MagicPose4D: Crafting Articulated Models with Appearance and Motion Control

Authors: Hao Zhang, Di Chang, Fang Li, Mohammad Soleymani, Narendra Ahuja

TMLR 2025 | Venue PDF | Archive PDF | Plain Text | LLM Run Details

Reproducibility Variable Result LLM Response
Research Type Experimental Through extensive experiments, we demonstrate that Magic Pose4D significantly improves the accuracy and consistency of 4D content generation, outperforming existing methods in various benchmarks. https: //magicpose4d.github.io/ 4 Experiments This section primarily covers the experimental results and comparison of the following tasks: (i) 4D generation; (ii) 4D reconstruction; and (iii) Motion Transfer. Detailed descriptions of the benchmarks (Sec.

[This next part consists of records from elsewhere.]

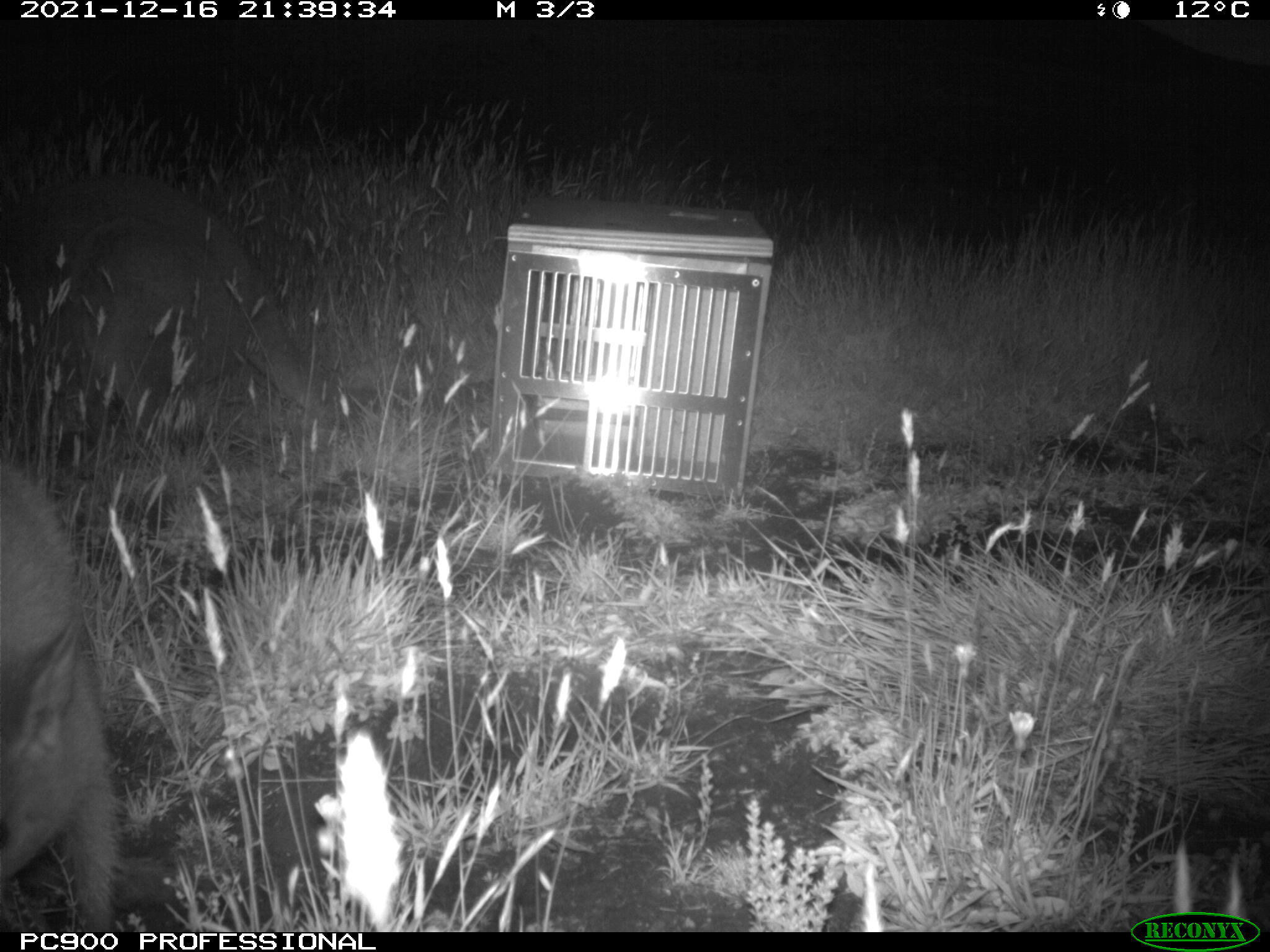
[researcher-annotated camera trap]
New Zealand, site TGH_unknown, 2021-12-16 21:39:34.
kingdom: Animalia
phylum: Chordata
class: Mammalia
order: Diprotodontia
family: Macropodidae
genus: Notamacropus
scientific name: Notamacropus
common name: wallaby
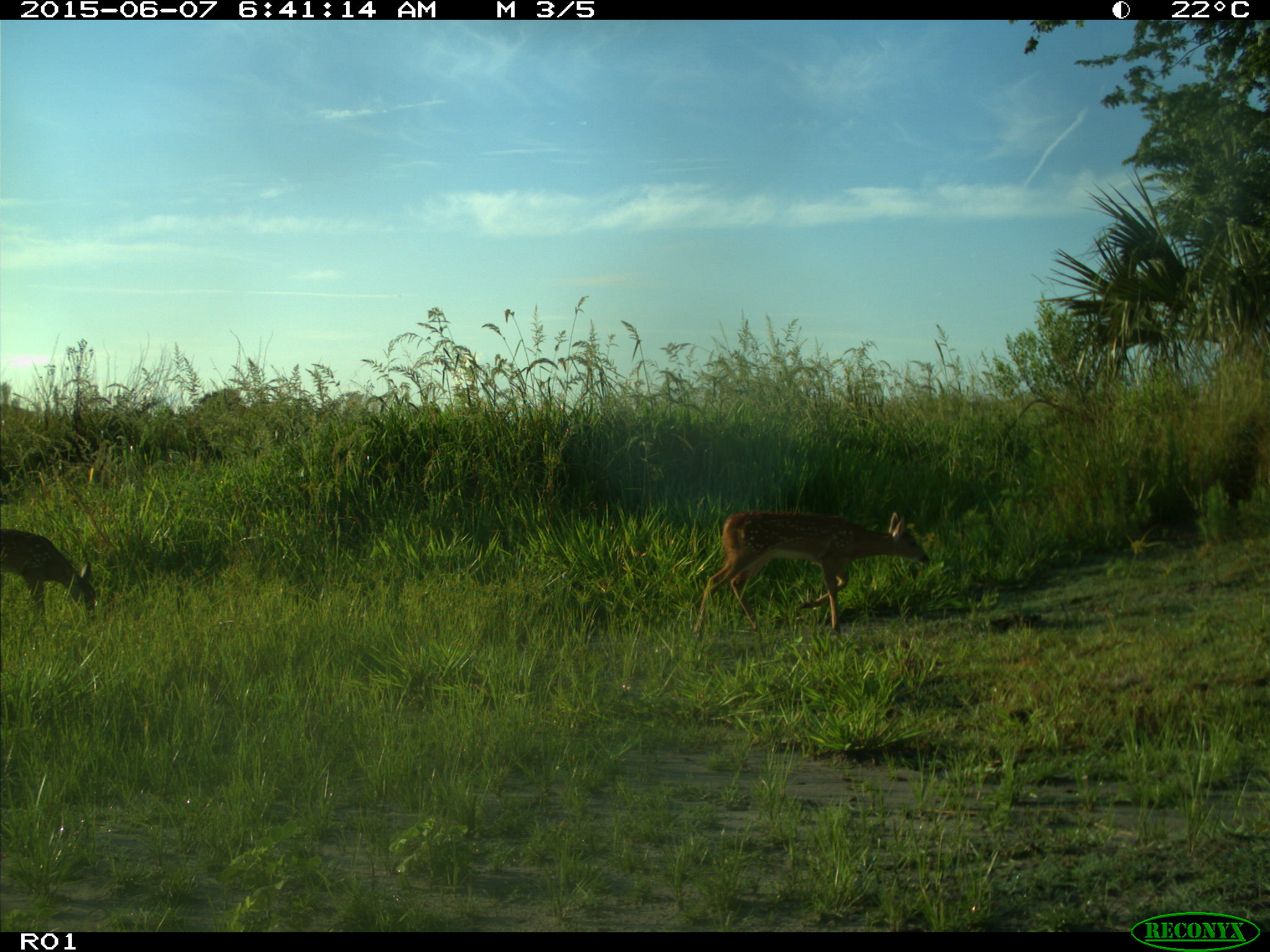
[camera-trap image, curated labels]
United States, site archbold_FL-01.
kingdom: Animalia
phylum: Chordata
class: Mammalia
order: Artiodactyla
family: Cervidae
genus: Odocoileus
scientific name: Odocoileus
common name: deer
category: unidentified deer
Unidentified deer (deer) (Odocoileus).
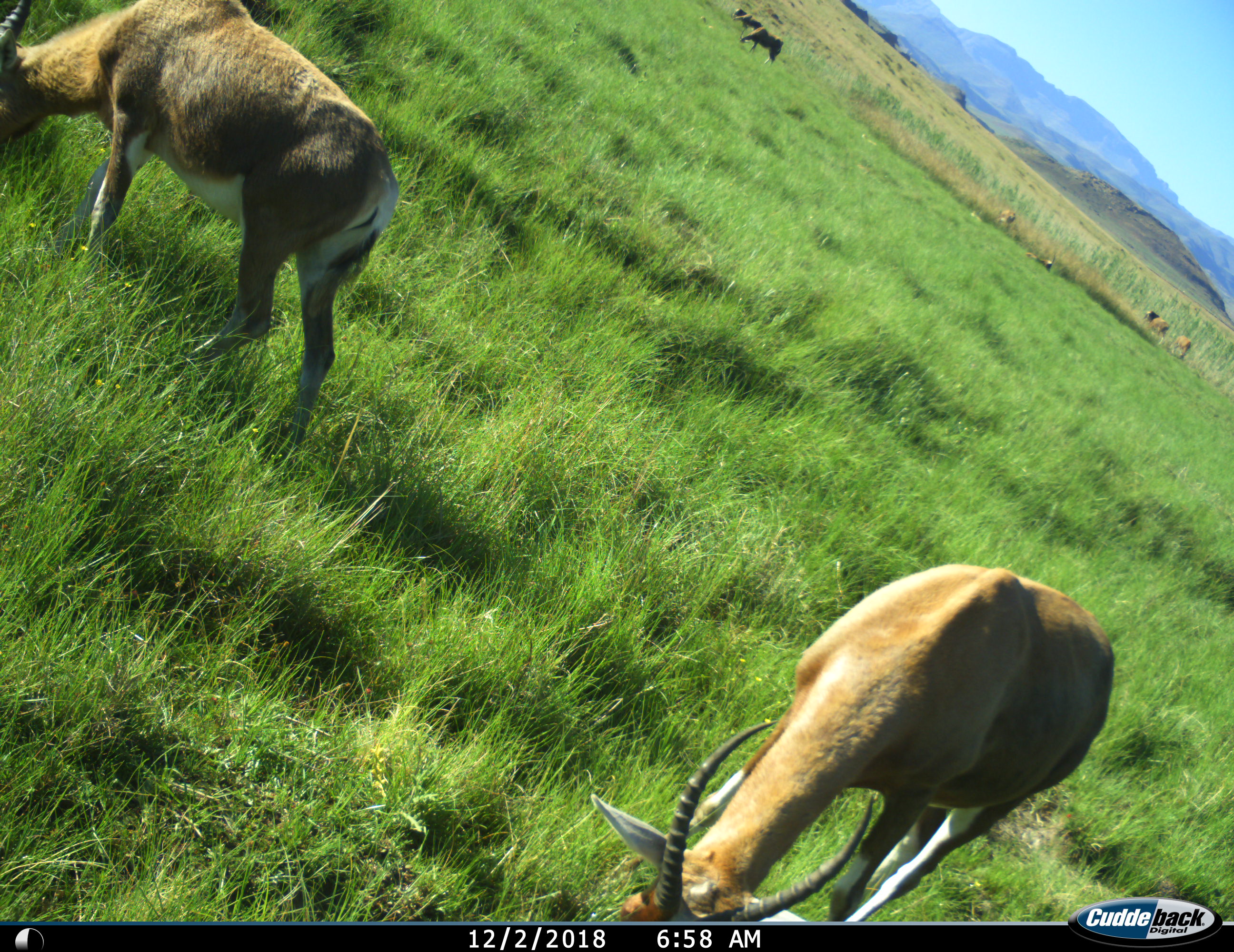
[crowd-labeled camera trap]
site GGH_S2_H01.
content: unidentified animal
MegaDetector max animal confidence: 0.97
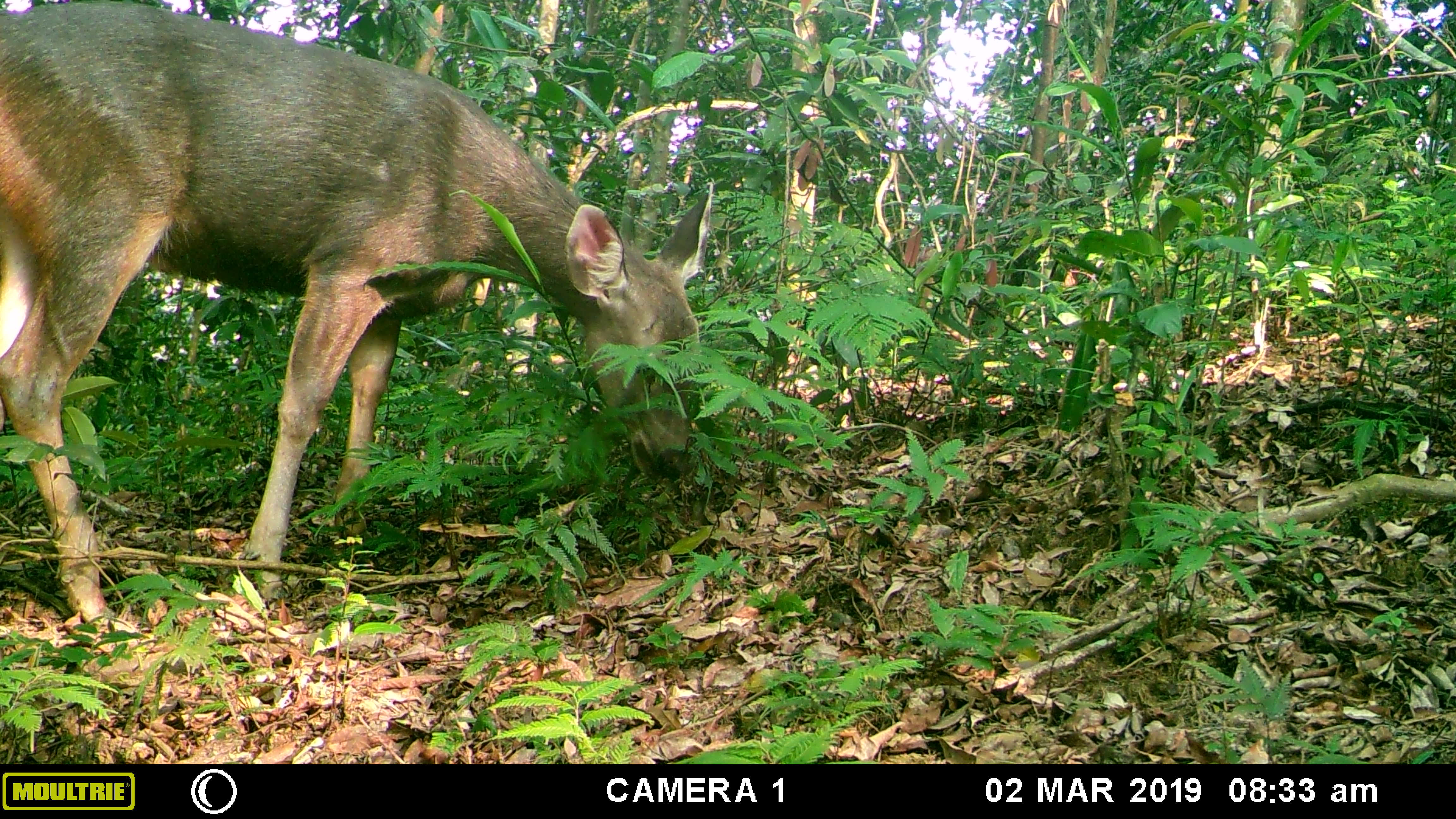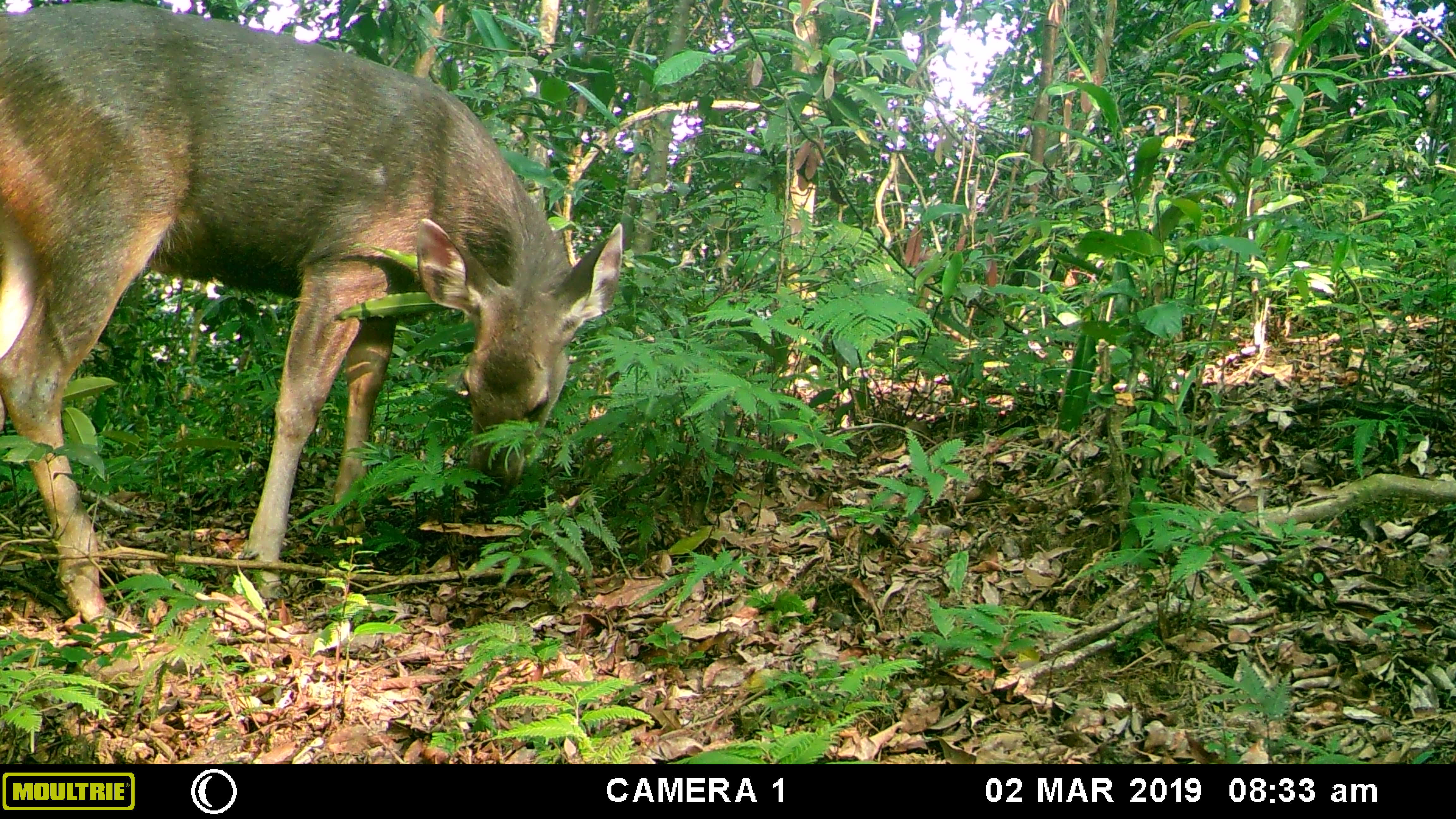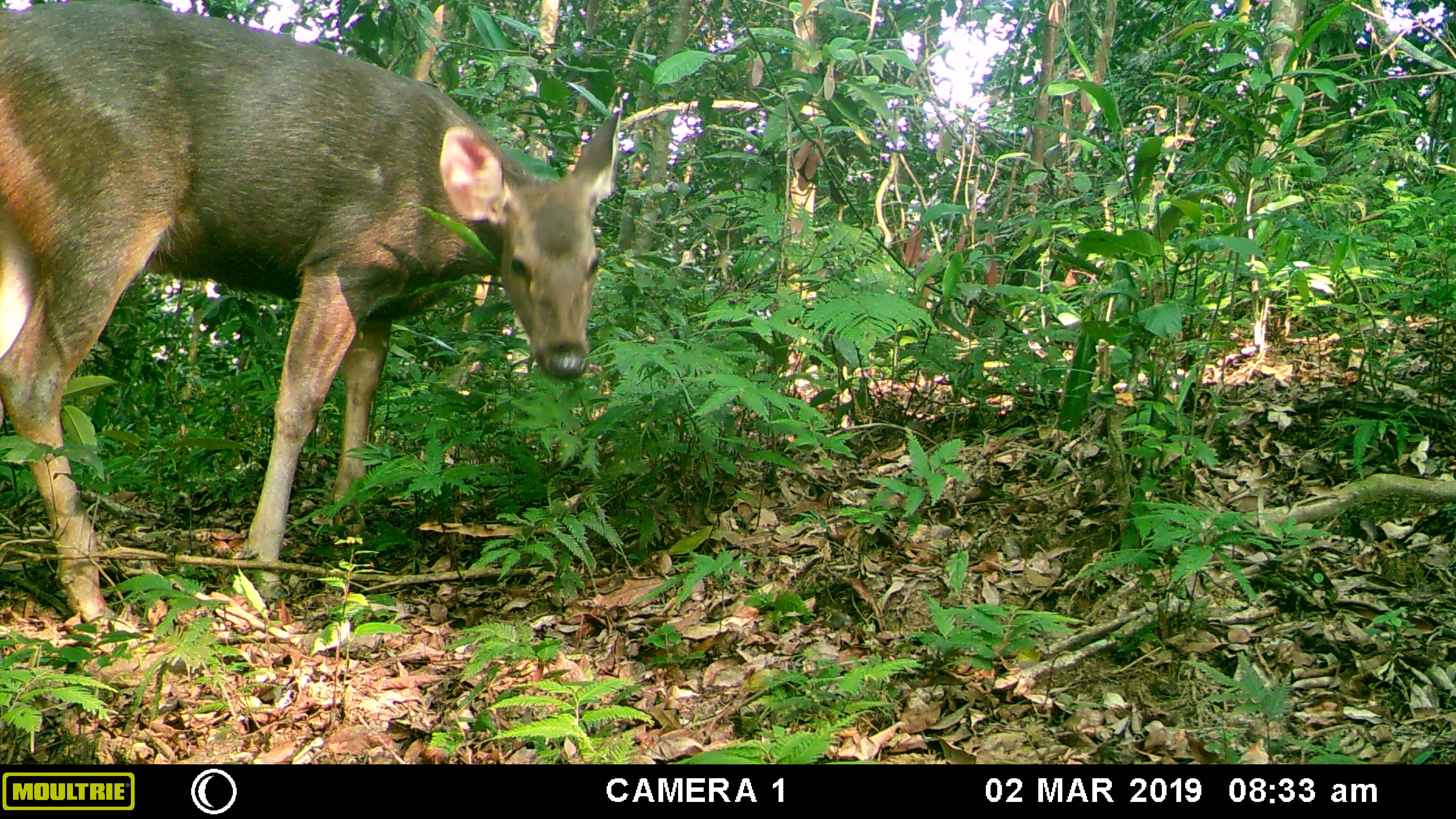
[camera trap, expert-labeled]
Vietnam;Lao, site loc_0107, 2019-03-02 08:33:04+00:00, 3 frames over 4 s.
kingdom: Animalia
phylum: Chordata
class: Mammalia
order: Artiodactyla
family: Cervidae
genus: Rusa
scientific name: Rusa unicolor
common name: sambar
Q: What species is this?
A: Sambar (Rusa unicolor).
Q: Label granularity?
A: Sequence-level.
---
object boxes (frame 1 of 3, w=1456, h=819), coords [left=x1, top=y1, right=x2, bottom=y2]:
sambar: [left=0, top=0, right=713, bottom=630]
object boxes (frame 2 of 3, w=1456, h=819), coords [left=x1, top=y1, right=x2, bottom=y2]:
sambar: [left=0, top=0, right=623, bottom=630]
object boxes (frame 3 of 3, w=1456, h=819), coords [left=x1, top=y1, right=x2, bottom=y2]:
sambar: [left=0, top=0, right=621, bottom=632]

A.3), and implementation (Sec. A.4) are in the Appendix. Additional visual results can be found on our anonymous webpage: https://magicpose4d.github.io/ and Google Drive: link. Table 1: User study of Magic Pose4D on 4D Generation compared to 4Dfy, DMT+Stag4D, and SVD+Stag4D. Criteria for judgment: (1) Appearance matches appearance prompts, (2) Motion matches text description, and (3) The overall generation quality. S4D is short for Stag4D. Prompts of experiments are shown in Tab.5.
Researcher Affiliation Academia Hao Zhang EMAIL University of Illinois Urbana-Champaign Di Chang EMAIL University of Southern California Fang Li EMAIL University of Illinois Urbana-Champaign Mohammad Soleymani EMAIL University of Southern California Narendra Ahuja EMAIL University of Illinois Urbana-Champaign
Pseudocode No The paper describes the methodology in detail, including equations and module descriptions, but does not present any formal pseudocode or algorithm blocks with explicit labels like "Algorithm 1".
Open Source Code No Through extensive experiments, we demonstrate that Magic Pose4D significantly improves the accuracy and consistency of 4D content generation, outperforming existing methods in various benchmarks. https: //magicpose4d.github.io/ Additional visual results can be found on our anonymous webpage: https://magicpose4d.github.io/ and Google Drive: link.
Open Datasets Yes Davis-Camel provides a real animal video in BADJA Biggs et al. (2018) with 2D keypoints and mask annotations, derived from the DAVIS video segmentation dataset Perazzi et al. (2016) and online stock footage. We extract reference motion from the reconstructed mesh sequence and transfer it to other identities. Planet Zoo includes RGB synthetic videos of different animals with around 100 frames each. Planet Zoo covers a 180-degree visual field captured by a moving camera to allow better evaluation of 3D reconstruction when imaging parameters must also be dynamically estimated due to the moving camera, and over a large visual field. In addition, following BADJA Biggs et al. (2018), we also provide 2D key point annotations. Deforming Things4D is a synthetic dataset containing 1,972 animation sequences containing 31 categories of both humanoids and animals. Each sequence consists of 40 to 120 frames of motion animation. In this dataset, the first frame is the canonical frame, and its triangle mesh is given. From the 2nd to the last frame, the 3D offsets of the mesh vertices are provided, and we export the triangle meshes for all these frames. We use the motions of these animal mesh sequences as pose references and transfer the pose to different identities. Everybody Dance Now consists of full-body videos of five human subjects. We use these monocular videos to generate human motions and transfer them to other identities.
Dataset Splits No The paper describes the datasets used and their characteristics (e.g., number of sequences, frames per sequence), but does not specify how these datasets were split into training, validation, or test sets (e.g., percentages, absolute counts, or predefined splits from citations).
Hardware Specification Yes For Davis-Camel, Planet Zoo, Everybody Dance Now, and those self-collected data without ground truth mesh, we first train the Dual-Phase 4D Reconstruction Module on 2 NVIDIA L40S GPUs with batch size 16 for 10 epochs with a learning rate of 0.0001.
Software Dependencies No The paper mentions using Zero123 Liu et al. (2023) and SF3D Boss et al. (2024) as image-to-3D models, but it does not specify any general software dependencies or library versions (e.g., Python, PyTorch, CUDA versions) used for their own implementation.
Experiment Setup Yes For Davis-Camel, Planet Zoo, Everybody Dance Now, and those self-collected data without ground truth mesh, we first train the Dual-Phase 4D Reconstruction Module on 2 NVIDIA L40S GPUs with batch size 16 for 10 epochs with a learning rate of 0.0001.